Patrick Joseph Caulfield was an English painter and printmaker known for his bold and eye catching works, which often incorporated elements of photorealism within a pared-down scene. In his hard-edged, color-blocked prints and paintings of innocuous interior scenes and domestic objects such as pots, Patrick Caulfield created a sense of the exotic from the ordinary. During a trip to Greece and Crete he was inspired by Minoan frescoes and the bright hard colours on Crete, which continued to inform his work.

 

“One’s always been taught in art school that all relationships and colours should blend, affected by one light. But that can make for a very dull picture. Does nature blend?”

Paris Separates. Screenprint, 1973.

Emerging in the 1960s amid the rise of British pop artists, his contemporaries at the Royal Collage of art included David Hockney and Allen Jones, all of whom exhibited at the New Generation show in 1964 at Whitechapel Gallery. Initiated by members of the Independent Group, the exhibition brought Pop Art to the general public as well as introducing some of the artists, concepts, designers and photographers that would define the Swinging Sixties.
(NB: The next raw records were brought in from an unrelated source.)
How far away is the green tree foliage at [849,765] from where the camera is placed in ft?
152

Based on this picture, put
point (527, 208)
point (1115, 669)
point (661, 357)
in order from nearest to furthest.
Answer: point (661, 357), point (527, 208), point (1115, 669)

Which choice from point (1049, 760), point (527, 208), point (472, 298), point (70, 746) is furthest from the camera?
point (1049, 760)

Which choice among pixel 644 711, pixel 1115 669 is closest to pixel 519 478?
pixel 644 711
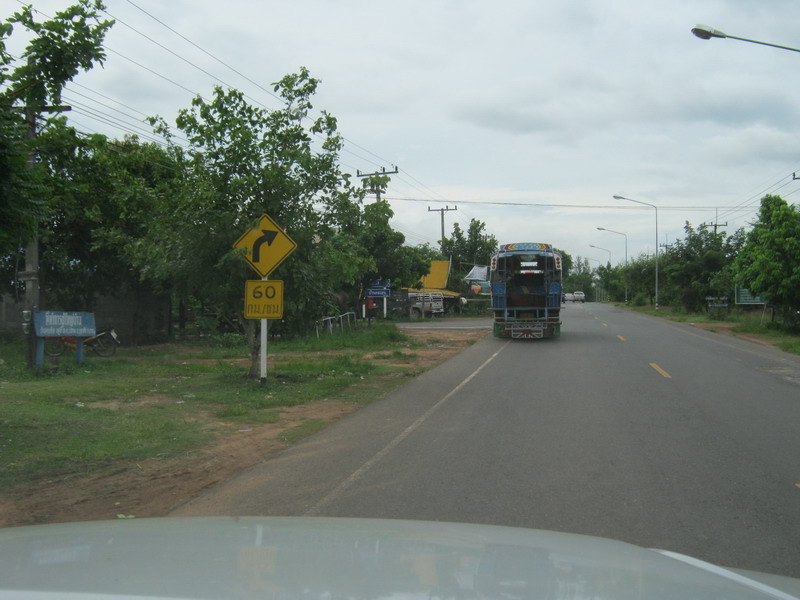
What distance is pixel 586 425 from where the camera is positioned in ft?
30.9

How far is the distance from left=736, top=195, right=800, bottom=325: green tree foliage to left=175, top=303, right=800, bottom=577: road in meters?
16.2

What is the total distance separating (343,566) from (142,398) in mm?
10183

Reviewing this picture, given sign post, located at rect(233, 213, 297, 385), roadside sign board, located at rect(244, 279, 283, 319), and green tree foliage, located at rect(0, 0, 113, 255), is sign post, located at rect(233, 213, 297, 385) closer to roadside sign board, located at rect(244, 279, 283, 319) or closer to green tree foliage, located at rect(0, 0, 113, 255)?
roadside sign board, located at rect(244, 279, 283, 319)

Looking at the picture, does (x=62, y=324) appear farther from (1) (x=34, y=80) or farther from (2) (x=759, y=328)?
(2) (x=759, y=328)

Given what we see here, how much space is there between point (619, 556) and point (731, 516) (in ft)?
9.95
During this time Caulfield’s interest was submerged in the flattened, authorless quality of commercial sign painting, which he adopted in his own work by eliminating any traces of brushwork. This interest in flat, anonymous imagery inspired the screen-printing practice that he pursued alongside his paintings. In both bodies of work, he employed the unnatural colours and sharp black lines characteristic of advertising to cast a curious eye on the inventions of the modern world.

“I was aiming at reducing the means by which one described things.”

Picnic Set. Screenprint in colours, 1978.

From the mid-1970s Caulfield incorporated more realistic elements into his works; with certain areas depicted with precise detail and other areas executed with looser strokes. Caulfield later returned to his earlier, more stripped and pared down style. Often portraying a few simple objects in an interior, he used flat areas of simple colour, often dominated by a single hue and surrounded by bold black outlines.

Pitcher. Silkscreen in colours, 1981-2.

Later in his career, Caulfield worked on several commissions in addition to his painting and printmaking. In 1990 he designed a stained glass window of The Ivy restaurant and in 1984 and 1995 he designed the set designs for productions at the Royal Opera House. He had numerous exhibitions at Tate Gallery as well as The Hayward and The Royal Academy and his work is held in many important collections including The British Council, Victoria and Albert Museum, Dallas Museum of Art and Tate Gallery. Caulfield was continuously influenced by Juan Gris and Fernand Léger, and has exerted an influence on contemporary British artists such as Gary Hume and Julian Opie.